Leah was married only because her father tricked her husband Jacob into taking her, when Jacob really wanted her younger, more beautiful sister, Rachel. Within a week of marrying Leah, Jacob married Rachel, too, making Leah the ultimate third wheel in her own home.

Jacob wasn’t reluctant to use Leah for breeding purposes, but clearly, there was no affection. Undoubtedly, he held her father’s deception against her, even though there was no way in her day she could have defied her father. It’s not hard to imagine Leah weeping over her circumstances, crying out “Why?” to God. All she wanted was to be loved, too.

In this story, we see early evidence of how God notices and blesses the unloved. God gave Leah what a woman needed most in those days to be relevant, male sons, heirs for her husband. And in her case, she ultimately delivered the progenitors of six tribes of Israel, including Judah’s tribe of kings and Levi’s line of priests in the first flurry of four sons. Jacob may have failed to love Leah, but God honored her mightily.
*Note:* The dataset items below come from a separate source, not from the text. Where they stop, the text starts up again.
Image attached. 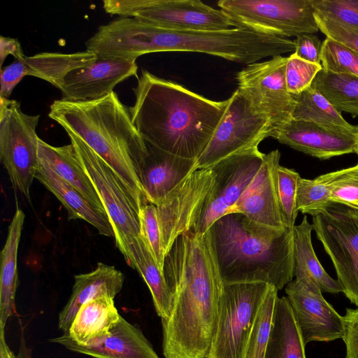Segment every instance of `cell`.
I'll list each match as a JSON object with an SVG mask.
<instances>
[{"instance_id": "6da1fadb", "label": "cell", "mask_w": 358, "mask_h": 358, "mask_svg": "<svg viewBox=\"0 0 358 358\" xmlns=\"http://www.w3.org/2000/svg\"><path fill=\"white\" fill-rule=\"evenodd\" d=\"M163 272L172 299L169 316L161 319L164 357L206 358L224 288L209 231L180 236Z\"/></svg>"}, {"instance_id": "7a4b0ae2", "label": "cell", "mask_w": 358, "mask_h": 358, "mask_svg": "<svg viewBox=\"0 0 358 358\" xmlns=\"http://www.w3.org/2000/svg\"><path fill=\"white\" fill-rule=\"evenodd\" d=\"M131 120L146 143L197 159L219 125L230 99L213 101L143 70L133 88Z\"/></svg>"}, {"instance_id": "3957f363", "label": "cell", "mask_w": 358, "mask_h": 358, "mask_svg": "<svg viewBox=\"0 0 358 358\" xmlns=\"http://www.w3.org/2000/svg\"><path fill=\"white\" fill-rule=\"evenodd\" d=\"M105 40L111 57L133 61L152 52H193L248 65L295 50L294 41L289 38L259 34L243 27L216 31H178L127 17L108 24Z\"/></svg>"}, {"instance_id": "277c9868", "label": "cell", "mask_w": 358, "mask_h": 358, "mask_svg": "<svg viewBox=\"0 0 358 358\" xmlns=\"http://www.w3.org/2000/svg\"><path fill=\"white\" fill-rule=\"evenodd\" d=\"M48 116L66 132L83 140L115 171L139 210L149 203L139 173L148 155L147 143L134 124L129 108L114 91L95 100L54 101Z\"/></svg>"}, {"instance_id": "5b68a950", "label": "cell", "mask_w": 358, "mask_h": 358, "mask_svg": "<svg viewBox=\"0 0 358 358\" xmlns=\"http://www.w3.org/2000/svg\"><path fill=\"white\" fill-rule=\"evenodd\" d=\"M208 231L224 284L264 282L280 290L292 280L293 229L263 227L231 213Z\"/></svg>"}, {"instance_id": "8992f818", "label": "cell", "mask_w": 358, "mask_h": 358, "mask_svg": "<svg viewBox=\"0 0 358 358\" xmlns=\"http://www.w3.org/2000/svg\"><path fill=\"white\" fill-rule=\"evenodd\" d=\"M66 134L104 206L116 247L127 262L132 246L140 238L139 209L111 167L79 137Z\"/></svg>"}, {"instance_id": "52a82bcc", "label": "cell", "mask_w": 358, "mask_h": 358, "mask_svg": "<svg viewBox=\"0 0 358 358\" xmlns=\"http://www.w3.org/2000/svg\"><path fill=\"white\" fill-rule=\"evenodd\" d=\"M103 8L110 15L166 29L216 31L235 27L225 12L199 0H104Z\"/></svg>"}, {"instance_id": "ba28073f", "label": "cell", "mask_w": 358, "mask_h": 358, "mask_svg": "<svg viewBox=\"0 0 358 358\" xmlns=\"http://www.w3.org/2000/svg\"><path fill=\"white\" fill-rule=\"evenodd\" d=\"M270 286L264 282L224 284L206 358H245L250 331Z\"/></svg>"}, {"instance_id": "9c48e42d", "label": "cell", "mask_w": 358, "mask_h": 358, "mask_svg": "<svg viewBox=\"0 0 358 358\" xmlns=\"http://www.w3.org/2000/svg\"><path fill=\"white\" fill-rule=\"evenodd\" d=\"M40 115L24 113L17 100L0 98V159L13 188L30 201L38 166Z\"/></svg>"}, {"instance_id": "30bf717a", "label": "cell", "mask_w": 358, "mask_h": 358, "mask_svg": "<svg viewBox=\"0 0 358 358\" xmlns=\"http://www.w3.org/2000/svg\"><path fill=\"white\" fill-rule=\"evenodd\" d=\"M235 27L287 37L319 31L313 0H220Z\"/></svg>"}, {"instance_id": "8fae6325", "label": "cell", "mask_w": 358, "mask_h": 358, "mask_svg": "<svg viewBox=\"0 0 358 358\" xmlns=\"http://www.w3.org/2000/svg\"><path fill=\"white\" fill-rule=\"evenodd\" d=\"M312 224L343 292L358 307V210L331 202L313 216Z\"/></svg>"}, {"instance_id": "7c38bea8", "label": "cell", "mask_w": 358, "mask_h": 358, "mask_svg": "<svg viewBox=\"0 0 358 358\" xmlns=\"http://www.w3.org/2000/svg\"><path fill=\"white\" fill-rule=\"evenodd\" d=\"M208 144L196 162V169H208L220 160L252 148L275 133L269 118L259 112L238 89Z\"/></svg>"}, {"instance_id": "4fadbf2b", "label": "cell", "mask_w": 358, "mask_h": 358, "mask_svg": "<svg viewBox=\"0 0 358 358\" xmlns=\"http://www.w3.org/2000/svg\"><path fill=\"white\" fill-rule=\"evenodd\" d=\"M264 155L258 147L252 148L230 155L209 168L213 174V185L192 231L204 234L229 213L255 178Z\"/></svg>"}, {"instance_id": "5bb4252c", "label": "cell", "mask_w": 358, "mask_h": 358, "mask_svg": "<svg viewBox=\"0 0 358 358\" xmlns=\"http://www.w3.org/2000/svg\"><path fill=\"white\" fill-rule=\"evenodd\" d=\"M287 57L276 55L247 65L236 78L238 89L259 112L269 118L275 132L292 120L295 106L294 95L287 89Z\"/></svg>"}, {"instance_id": "9a60e30c", "label": "cell", "mask_w": 358, "mask_h": 358, "mask_svg": "<svg viewBox=\"0 0 358 358\" xmlns=\"http://www.w3.org/2000/svg\"><path fill=\"white\" fill-rule=\"evenodd\" d=\"M208 169L189 174L156 206L157 218L165 255L175 241L197 223L213 185Z\"/></svg>"}, {"instance_id": "2e32d148", "label": "cell", "mask_w": 358, "mask_h": 358, "mask_svg": "<svg viewBox=\"0 0 358 358\" xmlns=\"http://www.w3.org/2000/svg\"><path fill=\"white\" fill-rule=\"evenodd\" d=\"M285 292L305 345L343 338V317L317 287L295 279L286 285Z\"/></svg>"}, {"instance_id": "e0dca14e", "label": "cell", "mask_w": 358, "mask_h": 358, "mask_svg": "<svg viewBox=\"0 0 358 358\" xmlns=\"http://www.w3.org/2000/svg\"><path fill=\"white\" fill-rule=\"evenodd\" d=\"M137 71L136 61L97 56L90 64L65 76L59 88L62 99L83 101L103 98L121 82L137 77Z\"/></svg>"}, {"instance_id": "ac0fdd59", "label": "cell", "mask_w": 358, "mask_h": 358, "mask_svg": "<svg viewBox=\"0 0 358 358\" xmlns=\"http://www.w3.org/2000/svg\"><path fill=\"white\" fill-rule=\"evenodd\" d=\"M280 159L278 150L265 154L255 178L228 213L243 214L251 222L263 227L275 229L286 228L278 193Z\"/></svg>"}, {"instance_id": "d6986e66", "label": "cell", "mask_w": 358, "mask_h": 358, "mask_svg": "<svg viewBox=\"0 0 358 358\" xmlns=\"http://www.w3.org/2000/svg\"><path fill=\"white\" fill-rule=\"evenodd\" d=\"M272 137L282 144L320 159L356 152V134L334 130L303 120L292 119Z\"/></svg>"}, {"instance_id": "ffe728a7", "label": "cell", "mask_w": 358, "mask_h": 358, "mask_svg": "<svg viewBox=\"0 0 358 358\" xmlns=\"http://www.w3.org/2000/svg\"><path fill=\"white\" fill-rule=\"evenodd\" d=\"M50 341L94 358H159L143 331L122 316L108 336L92 344H79L66 334Z\"/></svg>"}, {"instance_id": "44dd1931", "label": "cell", "mask_w": 358, "mask_h": 358, "mask_svg": "<svg viewBox=\"0 0 358 358\" xmlns=\"http://www.w3.org/2000/svg\"><path fill=\"white\" fill-rule=\"evenodd\" d=\"M148 155L139 179L149 203L158 206L189 174L196 171V159L182 157L147 143Z\"/></svg>"}, {"instance_id": "7402d4cb", "label": "cell", "mask_w": 358, "mask_h": 358, "mask_svg": "<svg viewBox=\"0 0 358 358\" xmlns=\"http://www.w3.org/2000/svg\"><path fill=\"white\" fill-rule=\"evenodd\" d=\"M124 279L120 271L101 262L91 272L76 275L71 294L59 314V329L63 334L67 333L76 313L85 303L101 296L114 299L121 291Z\"/></svg>"}, {"instance_id": "603a6c76", "label": "cell", "mask_w": 358, "mask_h": 358, "mask_svg": "<svg viewBox=\"0 0 358 358\" xmlns=\"http://www.w3.org/2000/svg\"><path fill=\"white\" fill-rule=\"evenodd\" d=\"M34 177L62 203L67 210L69 220H83L100 234L115 238L108 215L97 210L78 189L39 161Z\"/></svg>"}, {"instance_id": "cb8c5ba5", "label": "cell", "mask_w": 358, "mask_h": 358, "mask_svg": "<svg viewBox=\"0 0 358 358\" xmlns=\"http://www.w3.org/2000/svg\"><path fill=\"white\" fill-rule=\"evenodd\" d=\"M38 161L78 189L97 210L107 215L101 199L71 143L54 146L39 138Z\"/></svg>"}, {"instance_id": "d4e9b609", "label": "cell", "mask_w": 358, "mask_h": 358, "mask_svg": "<svg viewBox=\"0 0 358 358\" xmlns=\"http://www.w3.org/2000/svg\"><path fill=\"white\" fill-rule=\"evenodd\" d=\"M313 225L306 215L301 222L295 225L294 233V275L296 280L317 287L322 292H343L338 280L332 278L322 267L314 251L311 232Z\"/></svg>"}, {"instance_id": "484cf974", "label": "cell", "mask_w": 358, "mask_h": 358, "mask_svg": "<svg viewBox=\"0 0 358 358\" xmlns=\"http://www.w3.org/2000/svg\"><path fill=\"white\" fill-rule=\"evenodd\" d=\"M120 317L113 298L99 297L81 306L66 334L79 344L90 345L108 336Z\"/></svg>"}, {"instance_id": "4316f807", "label": "cell", "mask_w": 358, "mask_h": 358, "mask_svg": "<svg viewBox=\"0 0 358 358\" xmlns=\"http://www.w3.org/2000/svg\"><path fill=\"white\" fill-rule=\"evenodd\" d=\"M24 217L23 211L17 208L9 224L6 241L1 252L0 330H5L7 321L15 310L17 251Z\"/></svg>"}, {"instance_id": "83f0119b", "label": "cell", "mask_w": 358, "mask_h": 358, "mask_svg": "<svg viewBox=\"0 0 358 358\" xmlns=\"http://www.w3.org/2000/svg\"><path fill=\"white\" fill-rule=\"evenodd\" d=\"M305 345L287 298L278 297L264 358H306Z\"/></svg>"}, {"instance_id": "f1b7e54d", "label": "cell", "mask_w": 358, "mask_h": 358, "mask_svg": "<svg viewBox=\"0 0 358 358\" xmlns=\"http://www.w3.org/2000/svg\"><path fill=\"white\" fill-rule=\"evenodd\" d=\"M97 58L87 50L74 53L41 52L22 59L27 76L50 83L59 90L63 79L70 71L82 68Z\"/></svg>"}, {"instance_id": "f546056e", "label": "cell", "mask_w": 358, "mask_h": 358, "mask_svg": "<svg viewBox=\"0 0 358 358\" xmlns=\"http://www.w3.org/2000/svg\"><path fill=\"white\" fill-rule=\"evenodd\" d=\"M127 263L138 272L148 285L157 315L161 319L167 317L171 308V294L164 272L159 268L141 238L132 246Z\"/></svg>"}, {"instance_id": "4dcf8cb0", "label": "cell", "mask_w": 358, "mask_h": 358, "mask_svg": "<svg viewBox=\"0 0 358 358\" xmlns=\"http://www.w3.org/2000/svg\"><path fill=\"white\" fill-rule=\"evenodd\" d=\"M292 119L315 123L329 129L357 134V126L348 122L340 112L311 87L294 95Z\"/></svg>"}, {"instance_id": "1f68e13d", "label": "cell", "mask_w": 358, "mask_h": 358, "mask_svg": "<svg viewBox=\"0 0 358 358\" xmlns=\"http://www.w3.org/2000/svg\"><path fill=\"white\" fill-rule=\"evenodd\" d=\"M311 87L321 94L338 112L358 116V78L322 69Z\"/></svg>"}, {"instance_id": "d6a6232c", "label": "cell", "mask_w": 358, "mask_h": 358, "mask_svg": "<svg viewBox=\"0 0 358 358\" xmlns=\"http://www.w3.org/2000/svg\"><path fill=\"white\" fill-rule=\"evenodd\" d=\"M278 289L271 285L250 331L245 358H264L274 315Z\"/></svg>"}, {"instance_id": "836d02e7", "label": "cell", "mask_w": 358, "mask_h": 358, "mask_svg": "<svg viewBox=\"0 0 358 358\" xmlns=\"http://www.w3.org/2000/svg\"><path fill=\"white\" fill-rule=\"evenodd\" d=\"M320 176L328 187L331 202L358 210V164Z\"/></svg>"}, {"instance_id": "e575fe53", "label": "cell", "mask_w": 358, "mask_h": 358, "mask_svg": "<svg viewBox=\"0 0 358 358\" xmlns=\"http://www.w3.org/2000/svg\"><path fill=\"white\" fill-rule=\"evenodd\" d=\"M320 60L324 70L358 78V53L336 41L329 38L324 39Z\"/></svg>"}, {"instance_id": "d590c367", "label": "cell", "mask_w": 358, "mask_h": 358, "mask_svg": "<svg viewBox=\"0 0 358 358\" xmlns=\"http://www.w3.org/2000/svg\"><path fill=\"white\" fill-rule=\"evenodd\" d=\"M301 176L293 169L282 166L278 170V193L285 227L293 229L299 211L296 208V192Z\"/></svg>"}, {"instance_id": "8d00e7d4", "label": "cell", "mask_w": 358, "mask_h": 358, "mask_svg": "<svg viewBox=\"0 0 358 358\" xmlns=\"http://www.w3.org/2000/svg\"><path fill=\"white\" fill-rule=\"evenodd\" d=\"M331 203L328 187L320 176L313 180L300 178L296 192L299 212L313 216Z\"/></svg>"}, {"instance_id": "74e56055", "label": "cell", "mask_w": 358, "mask_h": 358, "mask_svg": "<svg viewBox=\"0 0 358 358\" xmlns=\"http://www.w3.org/2000/svg\"><path fill=\"white\" fill-rule=\"evenodd\" d=\"M138 217L140 238L159 268L163 271L166 255L162 243L156 206L151 203L143 206L139 210Z\"/></svg>"}, {"instance_id": "f35d334b", "label": "cell", "mask_w": 358, "mask_h": 358, "mask_svg": "<svg viewBox=\"0 0 358 358\" xmlns=\"http://www.w3.org/2000/svg\"><path fill=\"white\" fill-rule=\"evenodd\" d=\"M322 69L321 64L305 61L292 53L287 57L285 70L288 92L296 95L311 87L314 78Z\"/></svg>"}, {"instance_id": "ab89813d", "label": "cell", "mask_w": 358, "mask_h": 358, "mask_svg": "<svg viewBox=\"0 0 358 358\" xmlns=\"http://www.w3.org/2000/svg\"><path fill=\"white\" fill-rule=\"evenodd\" d=\"M315 12L358 29V0H313Z\"/></svg>"}, {"instance_id": "60d3db41", "label": "cell", "mask_w": 358, "mask_h": 358, "mask_svg": "<svg viewBox=\"0 0 358 358\" xmlns=\"http://www.w3.org/2000/svg\"><path fill=\"white\" fill-rule=\"evenodd\" d=\"M319 30L327 38L336 41L358 53V29L343 24L315 13Z\"/></svg>"}, {"instance_id": "b9f144b4", "label": "cell", "mask_w": 358, "mask_h": 358, "mask_svg": "<svg viewBox=\"0 0 358 358\" xmlns=\"http://www.w3.org/2000/svg\"><path fill=\"white\" fill-rule=\"evenodd\" d=\"M294 54L299 58L315 64H321L322 42L313 34H302L296 36Z\"/></svg>"}, {"instance_id": "7bdbcfd3", "label": "cell", "mask_w": 358, "mask_h": 358, "mask_svg": "<svg viewBox=\"0 0 358 358\" xmlns=\"http://www.w3.org/2000/svg\"><path fill=\"white\" fill-rule=\"evenodd\" d=\"M343 317V340L345 358H358V308H347Z\"/></svg>"}, {"instance_id": "ee69618b", "label": "cell", "mask_w": 358, "mask_h": 358, "mask_svg": "<svg viewBox=\"0 0 358 358\" xmlns=\"http://www.w3.org/2000/svg\"><path fill=\"white\" fill-rule=\"evenodd\" d=\"M26 76L22 60H15L4 69H1L0 98L9 99L15 87Z\"/></svg>"}, {"instance_id": "f6af8a7d", "label": "cell", "mask_w": 358, "mask_h": 358, "mask_svg": "<svg viewBox=\"0 0 358 358\" xmlns=\"http://www.w3.org/2000/svg\"><path fill=\"white\" fill-rule=\"evenodd\" d=\"M8 55L13 56L15 60H22L26 57L17 39L1 36L0 37V62L1 68L4 60Z\"/></svg>"}, {"instance_id": "bcb514c9", "label": "cell", "mask_w": 358, "mask_h": 358, "mask_svg": "<svg viewBox=\"0 0 358 358\" xmlns=\"http://www.w3.org/2000/svg\"><path fill=\"white\" fill-rule=\"evenodd\" d=\"M0 357L1 358H16V355L6 343L5 330H0Z\"/></svg>"}, {"instance_id": "7dc6e473", "label": "cell", "mask_w": 358, "mask_h": 358, "mask_svg": "<svg viewBox=\"0 0 358 358\" xmlns=\"http://www.w3.org/2000/svg\"><path fill=\"white\" fill-rule=\"evenodd\" d=\"M16 358H33L31 350L27 347L23 334L20 337L19 350Z\"/></svg>"}, {"instance_id": "c3c4849f", "label": "cell", "mask_w": 358, "mask_h": 358, "mask_svg": "<svg viewBox=\"0 0 358 358\" xmlns=\"http://www.w3.org/2000/svg\"><path fill=\"white\" fill-rule=\"evenodd\" d=\"M357 134H357V144H356V152H355V153L358 156V125L357 126ZM357 164H358V162H357Z\"/></svg>"}]
</instances>
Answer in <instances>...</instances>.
In Matthew 1, the lineage for Jesus’ earthly father, Joseph, traces back to Judah, making Leah very much a part of Jesus’ family memory. I wonder if the boy Jesus, sensitive to the stories of his world, was moved by his ever-so-great grandmother’s need to be loved. Did her story echo in his mind as Jesus reached out to the unloved of his day? Jesus spent a lot of time with untouchably ill people, traitorous tax collectors, prostitutes, and other outsiders, ministering to them in ways supposedly holy people would not.

There’s a lesson here for the church today. Filled with the Holy Spirit, we act on God’s behalf. And there’s no doubt we are called as the church to love the unloved as God loves them. There’s plenty of evidence of this call in the New Testament. Matthew 25:31-46 alone should be enough to convince us.

We are led to a simple question. Do we know the unloved around us?

Lord, give us eyes to see and ears to hear so no one in our community is left unloved and alone. Amen.